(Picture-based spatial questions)
※ ※ ※
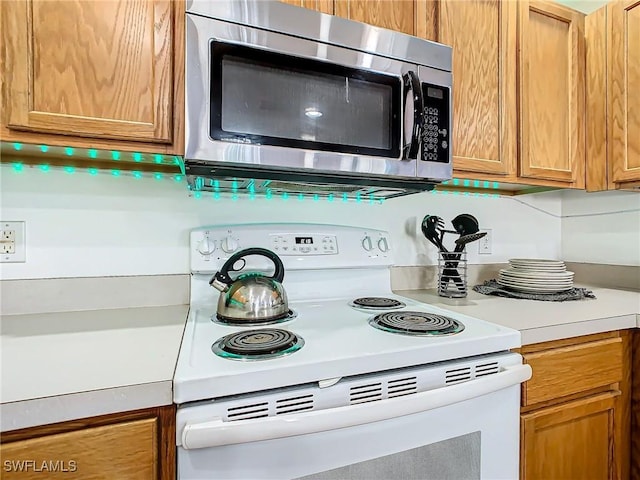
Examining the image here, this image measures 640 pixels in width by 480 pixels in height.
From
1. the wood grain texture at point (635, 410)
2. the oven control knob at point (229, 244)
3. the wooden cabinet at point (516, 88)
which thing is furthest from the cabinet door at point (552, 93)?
the oven control knob at point (229, 244)

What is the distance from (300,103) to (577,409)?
3.83 ft

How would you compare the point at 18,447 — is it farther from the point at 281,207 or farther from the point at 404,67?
the point at 404,67

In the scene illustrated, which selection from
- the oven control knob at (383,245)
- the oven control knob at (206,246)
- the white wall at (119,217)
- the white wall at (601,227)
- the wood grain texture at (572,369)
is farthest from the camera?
the white wall at (601,227)

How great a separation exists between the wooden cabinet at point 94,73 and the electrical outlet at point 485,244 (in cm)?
140

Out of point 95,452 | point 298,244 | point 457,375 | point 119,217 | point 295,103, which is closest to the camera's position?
point 95,452

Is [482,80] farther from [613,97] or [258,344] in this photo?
[258,344]

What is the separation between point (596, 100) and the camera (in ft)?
4.79

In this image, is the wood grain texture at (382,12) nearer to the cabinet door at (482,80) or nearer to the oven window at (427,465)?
the cabinet door at (482,80)

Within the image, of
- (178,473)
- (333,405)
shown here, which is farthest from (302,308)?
(178,473)

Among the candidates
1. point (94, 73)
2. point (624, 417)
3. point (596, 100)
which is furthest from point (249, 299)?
point (596, 100)

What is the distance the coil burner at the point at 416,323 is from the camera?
87 cm

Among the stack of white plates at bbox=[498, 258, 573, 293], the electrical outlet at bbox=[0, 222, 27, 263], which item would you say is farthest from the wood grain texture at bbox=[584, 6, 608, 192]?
the electrical outlet at bbox=[0, 222, 27, 263]

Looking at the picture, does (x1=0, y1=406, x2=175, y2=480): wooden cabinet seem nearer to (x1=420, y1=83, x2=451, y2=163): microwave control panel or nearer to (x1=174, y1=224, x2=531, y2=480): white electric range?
(x1=174, y1=224, x2=531, y2=480): white electric range

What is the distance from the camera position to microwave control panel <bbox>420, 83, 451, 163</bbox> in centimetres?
107
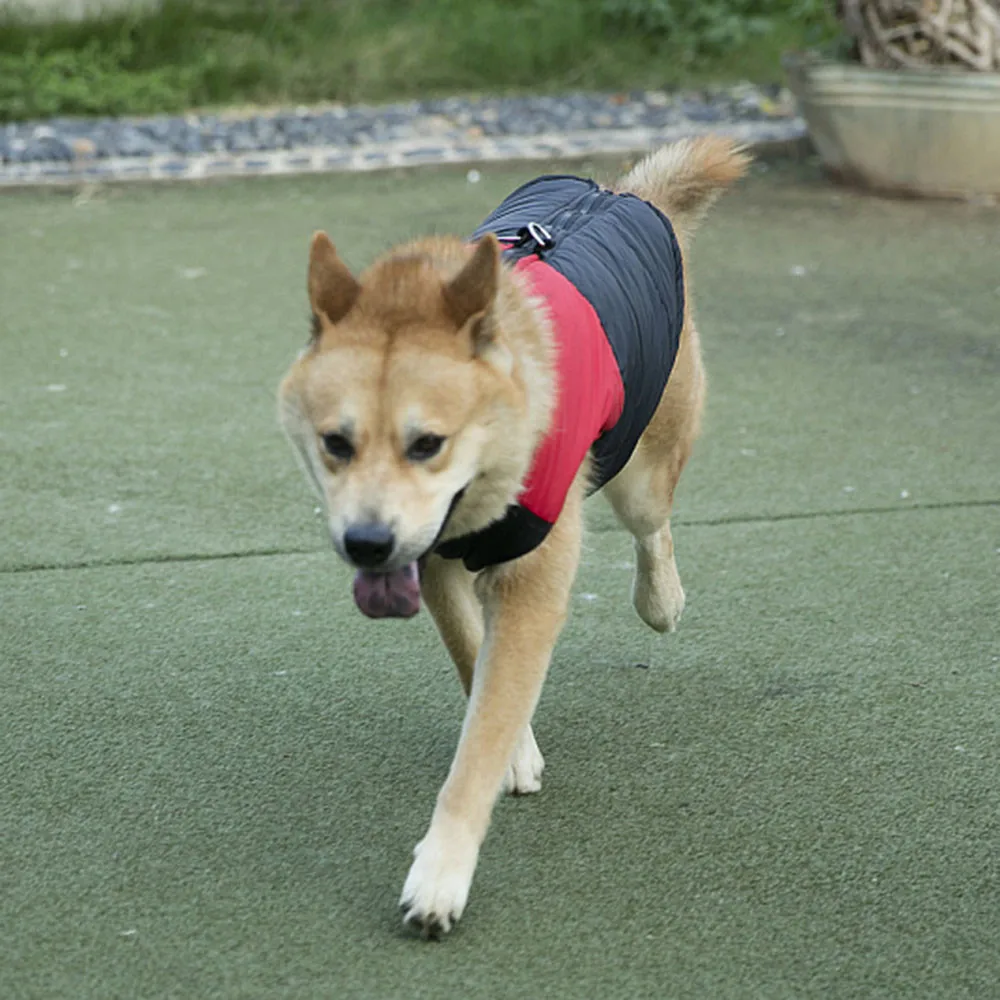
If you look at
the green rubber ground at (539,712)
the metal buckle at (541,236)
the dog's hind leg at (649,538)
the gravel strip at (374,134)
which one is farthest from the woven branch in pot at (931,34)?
the metal buckle at (541,236)

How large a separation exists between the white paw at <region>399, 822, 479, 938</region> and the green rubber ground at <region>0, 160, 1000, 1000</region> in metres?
0.05

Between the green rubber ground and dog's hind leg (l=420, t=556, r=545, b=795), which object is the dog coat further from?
the green rubber ground

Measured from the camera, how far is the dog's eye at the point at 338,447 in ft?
8.86

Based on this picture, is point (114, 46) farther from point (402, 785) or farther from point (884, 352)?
point (402, 785)

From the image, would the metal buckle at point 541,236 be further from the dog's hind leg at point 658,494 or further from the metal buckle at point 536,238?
the dog's hind leg at point 658,494

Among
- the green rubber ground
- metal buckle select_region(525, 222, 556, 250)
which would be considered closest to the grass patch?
the green rubber ground

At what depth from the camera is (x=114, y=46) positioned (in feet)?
33.9

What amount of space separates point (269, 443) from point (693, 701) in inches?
82.0

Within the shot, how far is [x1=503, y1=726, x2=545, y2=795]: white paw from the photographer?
325cm

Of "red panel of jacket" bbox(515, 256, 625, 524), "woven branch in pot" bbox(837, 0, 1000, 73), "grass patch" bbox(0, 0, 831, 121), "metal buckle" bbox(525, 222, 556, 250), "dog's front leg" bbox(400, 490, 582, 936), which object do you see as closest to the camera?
"dog's front leg" bbox(400, 490, 582, 936)

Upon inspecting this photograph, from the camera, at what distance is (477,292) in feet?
9.10

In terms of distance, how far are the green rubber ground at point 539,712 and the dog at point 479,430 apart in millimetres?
231

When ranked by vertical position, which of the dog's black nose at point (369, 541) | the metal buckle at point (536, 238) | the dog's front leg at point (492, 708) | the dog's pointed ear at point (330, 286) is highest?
the dog's pointed ear at point (330, 286)

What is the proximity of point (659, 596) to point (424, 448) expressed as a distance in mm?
1277
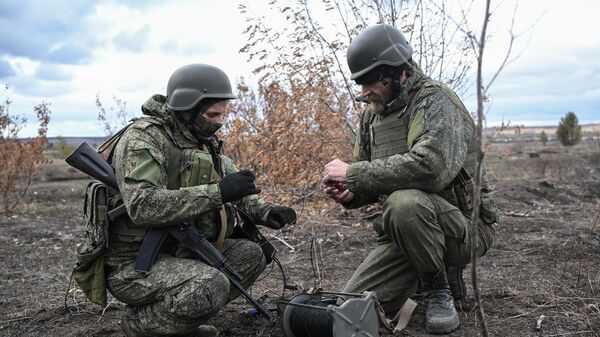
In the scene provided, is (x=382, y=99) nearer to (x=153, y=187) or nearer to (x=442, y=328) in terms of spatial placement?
(x=442, y=328)

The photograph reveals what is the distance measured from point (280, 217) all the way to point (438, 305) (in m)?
1.05


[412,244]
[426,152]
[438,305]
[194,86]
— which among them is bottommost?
[438,305]

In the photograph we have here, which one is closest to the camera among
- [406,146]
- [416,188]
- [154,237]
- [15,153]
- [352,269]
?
[154,237]

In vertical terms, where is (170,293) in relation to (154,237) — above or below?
below

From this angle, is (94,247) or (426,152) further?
(426,152)

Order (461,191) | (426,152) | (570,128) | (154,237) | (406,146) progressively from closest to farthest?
(154,237), (426,152), (461,191), (406,146), (570,128)

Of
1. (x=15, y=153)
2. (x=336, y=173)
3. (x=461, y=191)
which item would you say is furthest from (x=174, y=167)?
(x=15, y=153)

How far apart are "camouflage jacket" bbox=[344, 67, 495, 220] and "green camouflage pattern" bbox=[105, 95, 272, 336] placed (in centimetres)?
93

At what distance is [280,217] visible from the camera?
11.4ft

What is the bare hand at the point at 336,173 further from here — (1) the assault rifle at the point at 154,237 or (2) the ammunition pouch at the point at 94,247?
(2) the ammunition pouch at the point at 94,247

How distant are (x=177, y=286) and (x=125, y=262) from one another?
38cm

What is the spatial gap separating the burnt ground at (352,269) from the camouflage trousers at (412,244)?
0.22 meters

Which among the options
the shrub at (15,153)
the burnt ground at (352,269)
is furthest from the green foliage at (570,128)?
the shrub at (15,153)

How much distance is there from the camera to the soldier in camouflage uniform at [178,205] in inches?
117
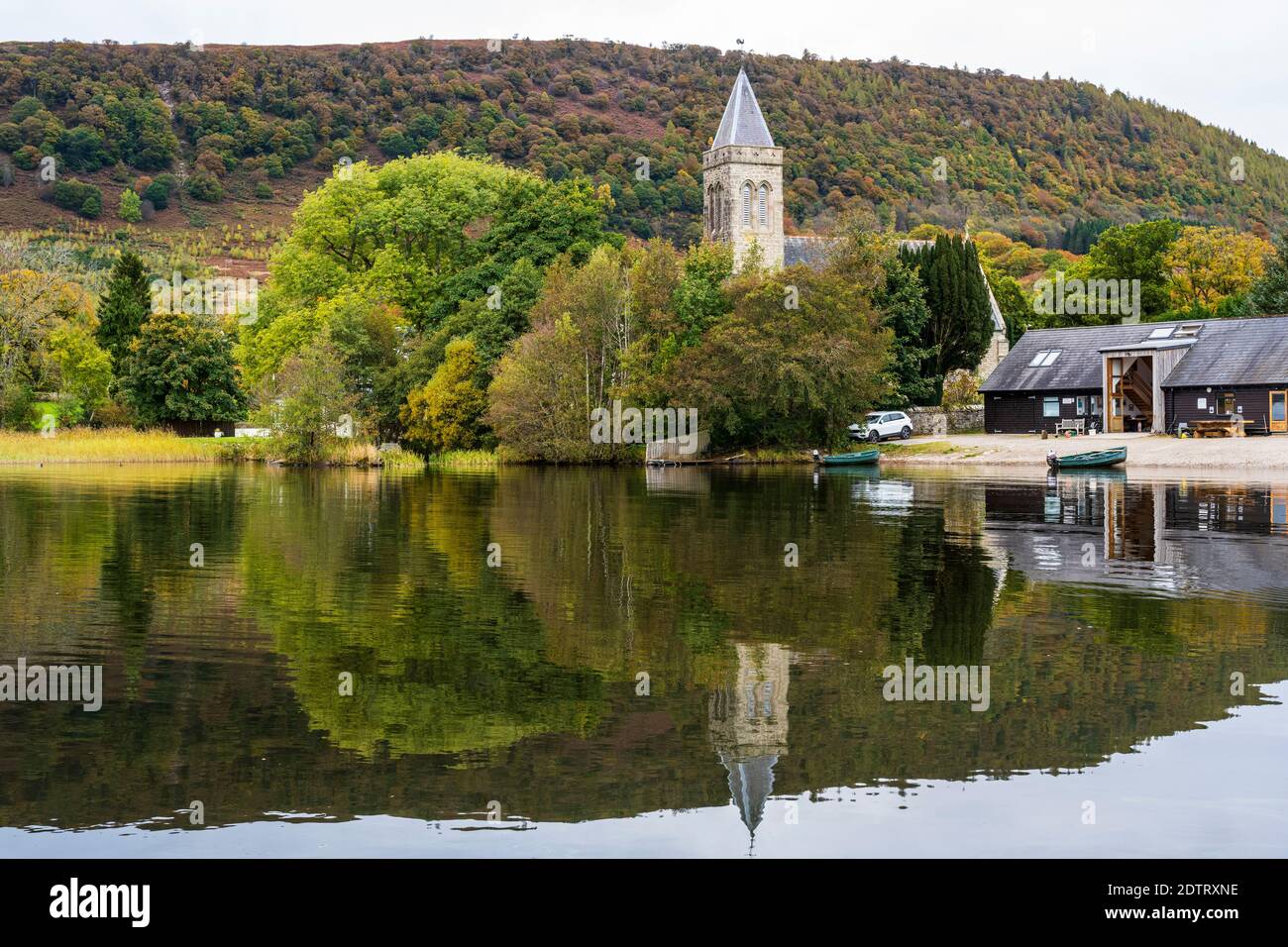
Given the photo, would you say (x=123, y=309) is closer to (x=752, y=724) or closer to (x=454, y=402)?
(x=454, y=402)

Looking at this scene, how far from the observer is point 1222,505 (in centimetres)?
3684

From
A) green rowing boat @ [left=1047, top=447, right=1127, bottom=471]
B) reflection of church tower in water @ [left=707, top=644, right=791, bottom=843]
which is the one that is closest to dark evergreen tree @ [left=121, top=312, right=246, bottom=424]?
green rowing boat @ [left=1047, top=447, right=1127, bottom=471]

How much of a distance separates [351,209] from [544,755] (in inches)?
3321

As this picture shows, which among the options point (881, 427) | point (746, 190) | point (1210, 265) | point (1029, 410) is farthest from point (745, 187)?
point (1210, 265)

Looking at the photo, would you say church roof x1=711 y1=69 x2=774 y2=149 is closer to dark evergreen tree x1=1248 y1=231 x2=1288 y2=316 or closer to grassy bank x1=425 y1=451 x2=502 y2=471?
dark evergreen tree x1=1248 y1=231 x2=1288 y2=316

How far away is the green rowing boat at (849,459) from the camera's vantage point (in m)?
62.2

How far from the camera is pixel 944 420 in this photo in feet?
270

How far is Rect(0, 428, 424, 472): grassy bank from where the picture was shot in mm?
67062

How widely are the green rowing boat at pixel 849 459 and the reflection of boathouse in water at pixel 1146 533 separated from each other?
16396 mm

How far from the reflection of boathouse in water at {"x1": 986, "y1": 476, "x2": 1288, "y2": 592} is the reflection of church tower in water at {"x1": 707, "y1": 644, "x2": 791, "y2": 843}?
8.82 meters

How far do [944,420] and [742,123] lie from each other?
36.3 meters

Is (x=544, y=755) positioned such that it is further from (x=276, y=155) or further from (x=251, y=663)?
(x=276, y=155)

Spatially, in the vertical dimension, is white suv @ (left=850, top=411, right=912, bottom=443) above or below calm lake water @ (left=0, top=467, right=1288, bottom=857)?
above
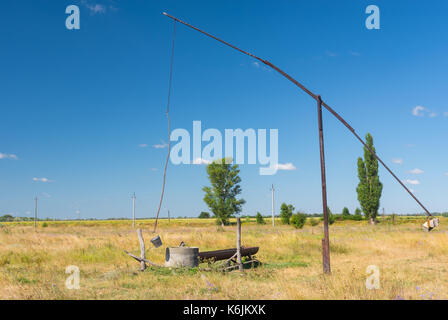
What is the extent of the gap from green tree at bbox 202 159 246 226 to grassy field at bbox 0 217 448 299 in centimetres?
4248

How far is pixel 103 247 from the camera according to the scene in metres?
18.3

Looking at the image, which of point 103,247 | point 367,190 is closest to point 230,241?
point 103,247

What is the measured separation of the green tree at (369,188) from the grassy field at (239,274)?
32.3m

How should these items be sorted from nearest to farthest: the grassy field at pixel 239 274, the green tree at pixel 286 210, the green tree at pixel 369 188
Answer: the grassy field at pixel 239 274 → the green tree at pixel 369 188 → the green tree at pixel 286 210

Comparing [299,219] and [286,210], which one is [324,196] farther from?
[286,210]

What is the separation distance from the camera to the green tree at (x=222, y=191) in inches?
2544

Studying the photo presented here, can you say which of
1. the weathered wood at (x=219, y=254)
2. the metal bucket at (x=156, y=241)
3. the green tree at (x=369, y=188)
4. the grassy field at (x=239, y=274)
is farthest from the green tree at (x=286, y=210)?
the metal bucket at (x=156, y=241)

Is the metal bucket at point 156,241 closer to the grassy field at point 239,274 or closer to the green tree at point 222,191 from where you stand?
the grassy field at point 239,274

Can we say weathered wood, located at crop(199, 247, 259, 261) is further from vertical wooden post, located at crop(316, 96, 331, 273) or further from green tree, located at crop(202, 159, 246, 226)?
green tree, located at crop(202, 159, 246, 226)

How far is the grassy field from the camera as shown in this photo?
7.96 meters

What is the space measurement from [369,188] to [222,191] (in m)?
25.6
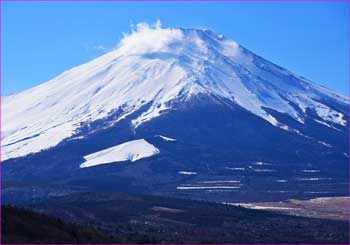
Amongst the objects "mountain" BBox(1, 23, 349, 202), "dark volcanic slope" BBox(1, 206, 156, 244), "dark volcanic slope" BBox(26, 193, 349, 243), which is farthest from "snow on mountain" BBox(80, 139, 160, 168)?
"dark volcanic slope" BBox(1, 206, 156, 244)

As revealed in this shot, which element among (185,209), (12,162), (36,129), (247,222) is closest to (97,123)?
(36,129)

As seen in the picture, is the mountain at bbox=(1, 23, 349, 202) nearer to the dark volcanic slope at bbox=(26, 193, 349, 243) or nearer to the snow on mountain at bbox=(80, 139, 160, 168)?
the snow on mountain at bbox=(80, 139, 160, 168)

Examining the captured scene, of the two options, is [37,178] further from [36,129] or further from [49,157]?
[36,129]

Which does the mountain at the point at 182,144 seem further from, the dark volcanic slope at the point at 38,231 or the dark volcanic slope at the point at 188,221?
the dark volcanic slope at the point at 38,231

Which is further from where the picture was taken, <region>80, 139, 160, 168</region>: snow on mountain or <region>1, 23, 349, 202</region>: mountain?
<region>80, 139, 160, 168</region>: snow on mountain

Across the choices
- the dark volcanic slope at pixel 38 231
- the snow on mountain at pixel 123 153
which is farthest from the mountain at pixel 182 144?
the dark volcanic slope at pixel 38 231

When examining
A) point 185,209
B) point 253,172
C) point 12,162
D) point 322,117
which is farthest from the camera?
point 322,117

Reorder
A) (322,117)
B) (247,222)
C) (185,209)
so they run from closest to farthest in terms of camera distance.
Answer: (247,222) → (185,209) → (322,117)
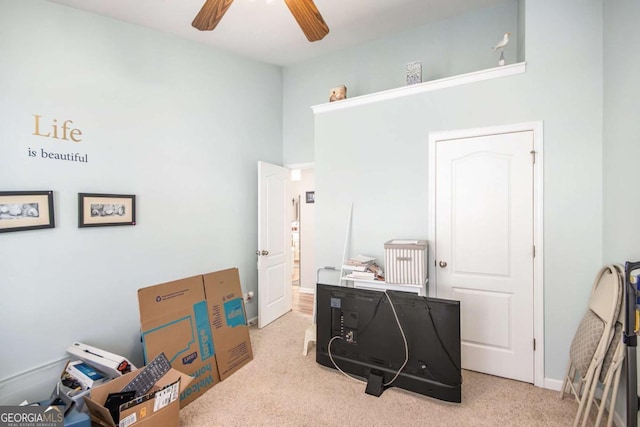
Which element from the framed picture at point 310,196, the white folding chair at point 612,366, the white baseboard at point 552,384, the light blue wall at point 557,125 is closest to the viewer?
the white folding chair at point 612,366

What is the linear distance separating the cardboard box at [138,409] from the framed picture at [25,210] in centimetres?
124

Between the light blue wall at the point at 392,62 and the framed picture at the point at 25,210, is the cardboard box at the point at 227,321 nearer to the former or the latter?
the framed picture at the point at 25,210

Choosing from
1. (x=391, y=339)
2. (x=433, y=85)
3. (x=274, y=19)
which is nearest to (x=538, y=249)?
(x=391, y=339)

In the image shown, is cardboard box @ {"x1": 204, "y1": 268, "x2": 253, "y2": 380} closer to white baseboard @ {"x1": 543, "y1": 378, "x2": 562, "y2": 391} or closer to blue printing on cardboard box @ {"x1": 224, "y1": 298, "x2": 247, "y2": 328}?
※ ※ ※
## Required work
Quote the lines starting with the one that contains "What is the linear" and continuing through the end of the records, leaving each line unchanged.

## Problem solution
What is the linear distance separating the cardboard box at [138,409] from the framed picture at [25,210] in centimetres?
124

Between the light blue wall at the point at 392,62 and the framed picture at the point at 25,210, is the cardboard box at the point at 227,321 nearer to the former or the latter?
the framed picture at the point at 25,210

Choosing from
1. (x=391, y=339)
2. (x=433, y=85)
3. (x=274, y=19)
which is nearest to (x=538, y=249)?
(x=391, y=339)

In the image shown, is cardboard box @ {"x1": 204, "y1": 268, "x2": 253, "y2": 380} closer to white baseboard @ {"x1": 543, "y1": 378, "x2": 562, "y2": 391} or closer to blue printing on cardboard box @ {"x1": 224, "y1": 298, "x2": 247, "y2": 328}?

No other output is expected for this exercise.